Les chercheuses et chercheurs étudiant.e.s en littérature sont invité.e.s ici à réfléchir l’altérisation dans les discours artistiques et littéraires. Quelle forme l’Autre y prend-il? À partir de quelle position l’écrit-on? Comment s’articulent altérisation et énonciation? Quels sont les enjeux esthétiques, politiques et idéologiques qui sous-tendent l’inscription de l’Autre dans les textes? Ce sont quelques-unes des questions auxquelles répondront les articles du prochain numéro de Postures.
Plusieurs axes peuvent être explorés :
Inclusion/exclusion
Identités/métissages
Traversées/passages/dérives
Violence et altérité
Interprétations philosophiques / féministes / matérialistes / queer / psychanalytiques / postcoloniales / sociocritiques de la figure de l’Autre
Représentations des classes sociales
Immigration/xénophobie
Interculturalité
Imaginaires ethnographiques/anthropologiques
Regard sur l’Autre/regard de l’Autre
Mutations/transformations/métamorphoses
Figures du sauvage/du monstrueux/de l’abominable
Les textes proposés, d’une longueur de 12 à 20 pages à double interligne, doivent être inédits et soumis en utilisant le formulaire conçu à cet effet, sous l'onglet «Protocole de rédaction» de notre page web (http://revuepostures.com/fr/formulaires/protocole-de-redaction-soumissio...), avant le 21 décembre 2016. La revue Postures offre un espace hors dossier pour accueillir des textes de qualité qui ne suivent pas la thématique suggérée. Les auteurs et auteures des textes retenus – obligatoirement des étudiantes et des étudiants universitaires, tous cycles confondus – devront participer à un processus de réécriture guidé par un comité de rédaction, avant leur publication.
Bibliographie
Butler, Judith. 2005. Vie précaire. Les pouvoirs du deuil et de la violence après le 11 septembre 2001. Paris : Éditions Amsterdam, 196 p.
De l’Estoile, Benoît. 2010. Le goût des Autres. De l'Exposition coloniale aux Arts premiers. Paris : Éditions Flammarion, 616 p.
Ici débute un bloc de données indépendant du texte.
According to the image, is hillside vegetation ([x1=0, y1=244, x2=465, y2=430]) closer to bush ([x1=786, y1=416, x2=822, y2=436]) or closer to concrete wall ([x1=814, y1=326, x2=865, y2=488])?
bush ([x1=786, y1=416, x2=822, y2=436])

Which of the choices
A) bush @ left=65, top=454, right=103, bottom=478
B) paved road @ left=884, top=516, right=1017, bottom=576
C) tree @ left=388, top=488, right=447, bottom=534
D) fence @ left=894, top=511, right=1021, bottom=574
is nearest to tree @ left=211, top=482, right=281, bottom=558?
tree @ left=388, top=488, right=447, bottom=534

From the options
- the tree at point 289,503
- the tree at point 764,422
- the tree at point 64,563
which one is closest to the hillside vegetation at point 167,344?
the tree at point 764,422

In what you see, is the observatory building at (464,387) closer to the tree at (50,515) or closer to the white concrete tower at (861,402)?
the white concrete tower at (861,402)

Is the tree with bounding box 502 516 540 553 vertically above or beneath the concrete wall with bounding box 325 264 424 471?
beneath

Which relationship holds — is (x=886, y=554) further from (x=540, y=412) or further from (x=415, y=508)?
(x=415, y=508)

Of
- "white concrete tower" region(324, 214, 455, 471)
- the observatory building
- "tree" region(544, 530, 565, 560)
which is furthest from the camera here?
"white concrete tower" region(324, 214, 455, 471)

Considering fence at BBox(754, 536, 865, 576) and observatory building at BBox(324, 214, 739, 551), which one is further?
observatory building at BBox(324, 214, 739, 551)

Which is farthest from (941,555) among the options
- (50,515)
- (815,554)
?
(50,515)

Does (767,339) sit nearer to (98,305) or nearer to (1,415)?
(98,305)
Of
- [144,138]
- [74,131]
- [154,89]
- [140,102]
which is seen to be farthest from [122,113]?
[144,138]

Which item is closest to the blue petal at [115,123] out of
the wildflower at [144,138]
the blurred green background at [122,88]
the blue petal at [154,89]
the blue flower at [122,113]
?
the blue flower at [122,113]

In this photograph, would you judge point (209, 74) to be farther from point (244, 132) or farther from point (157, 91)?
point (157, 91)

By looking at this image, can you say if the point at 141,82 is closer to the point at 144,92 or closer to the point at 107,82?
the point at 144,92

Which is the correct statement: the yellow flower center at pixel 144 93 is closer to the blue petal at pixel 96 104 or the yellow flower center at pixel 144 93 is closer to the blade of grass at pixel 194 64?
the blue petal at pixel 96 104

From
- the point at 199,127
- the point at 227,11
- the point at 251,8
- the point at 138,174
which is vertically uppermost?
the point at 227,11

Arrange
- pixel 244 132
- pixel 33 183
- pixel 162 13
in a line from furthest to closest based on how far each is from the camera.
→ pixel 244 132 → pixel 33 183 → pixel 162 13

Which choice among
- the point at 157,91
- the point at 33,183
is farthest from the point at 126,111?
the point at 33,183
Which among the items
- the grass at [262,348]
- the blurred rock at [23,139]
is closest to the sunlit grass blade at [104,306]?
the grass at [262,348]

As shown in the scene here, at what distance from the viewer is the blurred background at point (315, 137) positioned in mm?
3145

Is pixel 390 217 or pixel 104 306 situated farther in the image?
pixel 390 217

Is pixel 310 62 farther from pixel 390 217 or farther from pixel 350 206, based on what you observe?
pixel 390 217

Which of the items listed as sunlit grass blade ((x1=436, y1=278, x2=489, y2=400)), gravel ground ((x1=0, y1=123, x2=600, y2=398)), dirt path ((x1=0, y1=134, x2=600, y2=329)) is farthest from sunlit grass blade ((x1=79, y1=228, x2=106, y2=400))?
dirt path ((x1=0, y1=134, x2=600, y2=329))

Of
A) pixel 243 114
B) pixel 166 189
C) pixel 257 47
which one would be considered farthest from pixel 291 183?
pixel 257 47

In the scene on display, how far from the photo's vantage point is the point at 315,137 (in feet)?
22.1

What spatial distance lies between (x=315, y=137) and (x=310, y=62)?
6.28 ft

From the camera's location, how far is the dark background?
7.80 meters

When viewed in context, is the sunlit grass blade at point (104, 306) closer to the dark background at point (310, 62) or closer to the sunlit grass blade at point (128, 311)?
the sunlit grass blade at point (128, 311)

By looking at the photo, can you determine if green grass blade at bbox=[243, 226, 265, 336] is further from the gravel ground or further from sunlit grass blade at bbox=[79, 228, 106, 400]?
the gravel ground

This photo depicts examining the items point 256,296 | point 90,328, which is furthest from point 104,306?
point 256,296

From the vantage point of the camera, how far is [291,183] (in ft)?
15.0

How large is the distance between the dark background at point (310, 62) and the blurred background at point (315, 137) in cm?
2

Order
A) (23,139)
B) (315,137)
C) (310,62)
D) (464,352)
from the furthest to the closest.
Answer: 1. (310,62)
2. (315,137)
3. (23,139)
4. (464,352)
Delphy, Christine. 2008. Classer, dominer. Qui sont les «autres»?. Paris : Éditions La Fabrique, 232 p.
Kristeva, Julia. 1991. Étrangers à nous-mêmes. Paris : Éditions Gallimard, 293 p.
Lalande, André. 2010. Vocabulaire technique et critique de la philosophie. Paris : Presses Universitaires de France, 1376 p.
Mbembé, Achille. 2013. Sortir de la grande nuit. Essai sur l’Afrique décolonisé. Paris : Éditions La Découverte, 252 p.
Segalen, Victor. 1999. Essai sur l'exotisme. Paris : Le Livre de Poche, 165 p.
Todorov, Tzvetan. 1992. Nous et les Autres. La réflexion française sur la diversité humaine. Paris : Éditions Seuil, 538 p.